IBM launches innovative new recycling process
IBM turns wafer waste into solar energy.
IBM has announced pioneering work into the process of turning waste into solar energy – helping to reduce the amount of discarded silicon wafers whilst providing a new energy supply for solar energy manufacturers.
Semiconductor wafers are thin discs of silicon material used to imprint patterns that make finished semiconductor chips for computers, mobile phones and video games.
The wafers hold intellectual property so most cannot be sent to outside traders to reclaim – therefore the majority are crushed and sent to landfills, or melted down to be resold.

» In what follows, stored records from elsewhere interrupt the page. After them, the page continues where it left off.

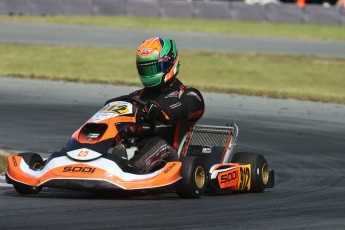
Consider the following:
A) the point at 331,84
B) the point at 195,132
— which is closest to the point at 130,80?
the point at 331,84

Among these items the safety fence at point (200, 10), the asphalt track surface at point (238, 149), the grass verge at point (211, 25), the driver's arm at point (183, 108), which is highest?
the driver's arm at point (183, 108)

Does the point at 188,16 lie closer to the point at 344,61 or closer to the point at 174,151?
the point at 344,61

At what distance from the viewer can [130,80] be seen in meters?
21.0

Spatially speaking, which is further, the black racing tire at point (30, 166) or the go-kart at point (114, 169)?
the black racing tire at point (30, 166)

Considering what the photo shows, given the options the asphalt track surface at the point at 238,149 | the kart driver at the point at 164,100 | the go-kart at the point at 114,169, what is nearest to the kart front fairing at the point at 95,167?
the go-kart at the point at 114,169

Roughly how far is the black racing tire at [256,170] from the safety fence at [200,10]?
33396mm

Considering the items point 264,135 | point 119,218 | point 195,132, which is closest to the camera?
point 119,218

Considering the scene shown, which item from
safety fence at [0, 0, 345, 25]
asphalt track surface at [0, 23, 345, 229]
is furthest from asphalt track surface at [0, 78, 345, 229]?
safety fence at [0, 0, 345, 25]

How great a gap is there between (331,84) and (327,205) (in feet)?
45.2

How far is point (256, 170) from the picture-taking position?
9383 millimetres

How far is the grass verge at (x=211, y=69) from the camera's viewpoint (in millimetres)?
20500

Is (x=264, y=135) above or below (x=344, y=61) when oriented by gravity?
above

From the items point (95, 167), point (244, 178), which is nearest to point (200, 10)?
point (244, 178)

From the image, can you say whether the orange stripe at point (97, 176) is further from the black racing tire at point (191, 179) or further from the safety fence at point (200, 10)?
the safety fence at point (200, 10)
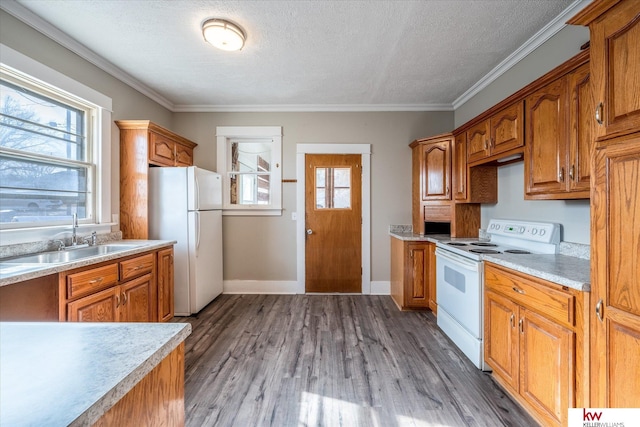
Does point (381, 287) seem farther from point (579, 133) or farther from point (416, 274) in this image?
point (579, 133)

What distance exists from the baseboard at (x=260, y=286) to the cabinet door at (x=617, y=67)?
11.1 ft

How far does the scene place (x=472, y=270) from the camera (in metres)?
2.11

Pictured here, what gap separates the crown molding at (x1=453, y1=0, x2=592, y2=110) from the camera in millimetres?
1929

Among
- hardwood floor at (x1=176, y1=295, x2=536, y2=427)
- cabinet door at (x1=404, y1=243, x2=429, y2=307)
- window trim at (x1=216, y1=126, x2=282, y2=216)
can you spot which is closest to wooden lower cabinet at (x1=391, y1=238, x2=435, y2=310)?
cabinet door at (x1=404, y1=243, x2=429, y2=307)

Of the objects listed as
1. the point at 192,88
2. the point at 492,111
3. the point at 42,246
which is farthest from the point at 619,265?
the point at 192,88

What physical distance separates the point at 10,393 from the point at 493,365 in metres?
2.38

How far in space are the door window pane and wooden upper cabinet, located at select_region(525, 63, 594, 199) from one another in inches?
83.2

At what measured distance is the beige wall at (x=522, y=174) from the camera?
1947mm

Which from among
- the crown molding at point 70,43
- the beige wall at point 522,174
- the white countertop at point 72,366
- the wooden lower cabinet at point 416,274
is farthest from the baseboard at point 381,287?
the crown molding at point 70,43

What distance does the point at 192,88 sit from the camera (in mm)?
3213

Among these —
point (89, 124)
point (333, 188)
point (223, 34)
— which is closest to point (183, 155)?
point (89, 124)

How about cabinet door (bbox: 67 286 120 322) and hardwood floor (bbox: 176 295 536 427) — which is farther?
cabinet door (bbox: 67 286 120 322)

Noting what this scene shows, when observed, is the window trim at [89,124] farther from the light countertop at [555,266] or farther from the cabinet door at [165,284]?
the light countertop at [555,266]

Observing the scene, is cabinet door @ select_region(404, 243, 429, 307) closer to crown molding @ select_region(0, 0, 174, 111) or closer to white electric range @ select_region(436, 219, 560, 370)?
white electric range @ select_region(436, 219, 560, 370)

Around 250,000 wafers are manufactured worldwide every day and IBM estimates that up to 3.3% of those wafers are scrapped – around 3 million a year.
The new semiconductor wafer reclamation process uses a specialised pattern removal technique. This recreates scrap semiconductor wafers into a form that is then used to manufacture silicon-based solar panels.

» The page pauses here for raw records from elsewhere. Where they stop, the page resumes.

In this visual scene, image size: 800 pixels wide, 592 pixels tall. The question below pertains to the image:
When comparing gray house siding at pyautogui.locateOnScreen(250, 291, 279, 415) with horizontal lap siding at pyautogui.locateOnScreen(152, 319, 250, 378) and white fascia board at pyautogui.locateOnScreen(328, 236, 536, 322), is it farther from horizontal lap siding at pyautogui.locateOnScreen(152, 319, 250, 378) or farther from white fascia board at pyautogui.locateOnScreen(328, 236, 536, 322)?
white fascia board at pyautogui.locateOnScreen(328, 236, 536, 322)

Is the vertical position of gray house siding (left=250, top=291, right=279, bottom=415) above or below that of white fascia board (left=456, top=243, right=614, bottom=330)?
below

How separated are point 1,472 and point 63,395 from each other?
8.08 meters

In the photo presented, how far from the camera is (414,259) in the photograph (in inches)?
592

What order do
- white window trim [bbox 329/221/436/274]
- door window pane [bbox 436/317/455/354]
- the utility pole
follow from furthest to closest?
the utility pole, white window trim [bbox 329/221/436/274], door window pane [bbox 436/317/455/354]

Charles Bai, Chief Financial Officer of Renesola, one of China’s fastest growing solar energy companies, commented on the current situation: “One of the challenges facing the solar industry is a severe shortage of silicon, which threatens to stall its rapid growth.
“This is why we have turned to reclaimed silicon materials sourced primarily from the semiconductor industry to supply the raw material our company needs to manufacture solar panels.”
IBM intends to provide details of this pioneering new process to the wider semiconductor manufacturing industry.